Entries on spatial positioning
═══
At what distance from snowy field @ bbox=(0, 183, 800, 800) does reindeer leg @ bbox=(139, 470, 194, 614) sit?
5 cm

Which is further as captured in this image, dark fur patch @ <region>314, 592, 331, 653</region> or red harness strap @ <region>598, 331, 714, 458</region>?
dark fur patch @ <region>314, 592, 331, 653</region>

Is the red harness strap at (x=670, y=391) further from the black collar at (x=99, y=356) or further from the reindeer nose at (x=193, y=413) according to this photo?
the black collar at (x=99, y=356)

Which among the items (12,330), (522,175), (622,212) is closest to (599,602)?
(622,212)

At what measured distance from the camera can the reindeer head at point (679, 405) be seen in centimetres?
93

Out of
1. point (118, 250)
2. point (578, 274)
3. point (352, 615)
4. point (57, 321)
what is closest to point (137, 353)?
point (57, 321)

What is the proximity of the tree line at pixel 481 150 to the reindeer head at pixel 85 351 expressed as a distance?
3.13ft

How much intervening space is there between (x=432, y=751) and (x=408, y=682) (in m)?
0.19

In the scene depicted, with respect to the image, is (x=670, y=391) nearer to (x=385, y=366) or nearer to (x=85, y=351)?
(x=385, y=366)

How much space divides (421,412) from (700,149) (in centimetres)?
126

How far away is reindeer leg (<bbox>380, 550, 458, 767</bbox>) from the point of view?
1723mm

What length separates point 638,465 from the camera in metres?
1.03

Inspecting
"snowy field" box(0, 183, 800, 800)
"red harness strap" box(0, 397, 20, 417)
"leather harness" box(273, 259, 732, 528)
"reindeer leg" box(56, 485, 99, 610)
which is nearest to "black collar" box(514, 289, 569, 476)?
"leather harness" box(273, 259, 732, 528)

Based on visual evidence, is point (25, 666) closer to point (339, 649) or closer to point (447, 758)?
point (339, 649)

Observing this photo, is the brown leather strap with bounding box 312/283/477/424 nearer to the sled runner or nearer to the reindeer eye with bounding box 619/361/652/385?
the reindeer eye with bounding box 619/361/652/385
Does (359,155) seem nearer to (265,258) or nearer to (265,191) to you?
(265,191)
═══
_SHORT PROBLEM_
Format every line of the listing above as a numbered list, skipping the blank lines.

_COMPLETE ANSWER_
1. At what distance from snowy field @ bbox=(0, 183, 800, 800) does reindeer leg @ bbox=(139, 470, 194, 614) sit?
2. 5 cm
3. Which is further as captured in this image, dark fur patch @ <region>314, 592, 331, 653</region> or red harness strap @ <region>598, 331, 714, 458</region>?
4. dark fur patch @ <region>314, 592, 331, 653</region>
5. Is the red harness strap at (x=670, y=391) further from the black collar at (x=99, y=356) or further from the reindeer nose at (x=193, y=413) according to this photo?
6. the black collar at (x=99, y=356)
7. Which among the items (12,330), (522,175), (622,212) is closest to (599,602)?
8. (622,212)
9. At what measured distance from the camera can the reindeer head at point (679, 405) be seen in centimetres?
10. 93
11. Out of
12. 1. point (118, 250)
13. 2. point (578, 274)
14. 3. point (352, 615)
15. 4. point (57, 321)
16. what is closest to point (137, 353)?
17. point (57, 321)
18. What is the proximity of the tree line at pixel 481 150 to the reindeer head at pixel 85 351 expressed as a distance?
19. 3.13ft
20. How much intervening space is there between (x=432, y=751) and (x=408, y=682) (in m)?
21. 0.19
22. In the scene depicted, with respect to the image, is (x=670, y=391) nearer to (x=385, y=366) or nearer to (x=85, y=351)?
23. (x=385, y=366)
24. How much space divides (421,412) from (700,149) (in centimetres)?
25. 126
26. How far away is reindeer leg (<bbox>380, 550, 458, 767</bbox>) from the point of view?
27. 1723mm
28. What length separates point 638,465 from the camera in metres?
29. 1.03
30. Inspecting
31. "snowy field" box(0, 183, 800, 800)
32. "red harness strap" box(0, 397, 20, 417)
33. "leather harness" box(273, 259, 732, 528)
34. "reindeer leg" box(56, 485, 99, 610)
35. which is nearest to "black collar" box(514, 289, 569, 476)?
36. "leather harness" box(273, 259, 732, 528)
37. Based on visual evidence, is point (25, 666) closer to point (339, 649) or closer to point (447, 758)?
38. point (339, 649)
39. Observing this photo, is the brown leather strap with bounding box 312/283/477/424 nearer to the sled runner or nearer to the reindeer eye with bounding box 619/361/652/385?
40. the reindeer eye with bounding box 619/361/652/385
41. Does (359,155) seem nearer to (265,258) or nearer to (265,191) to you?
42. (265,191)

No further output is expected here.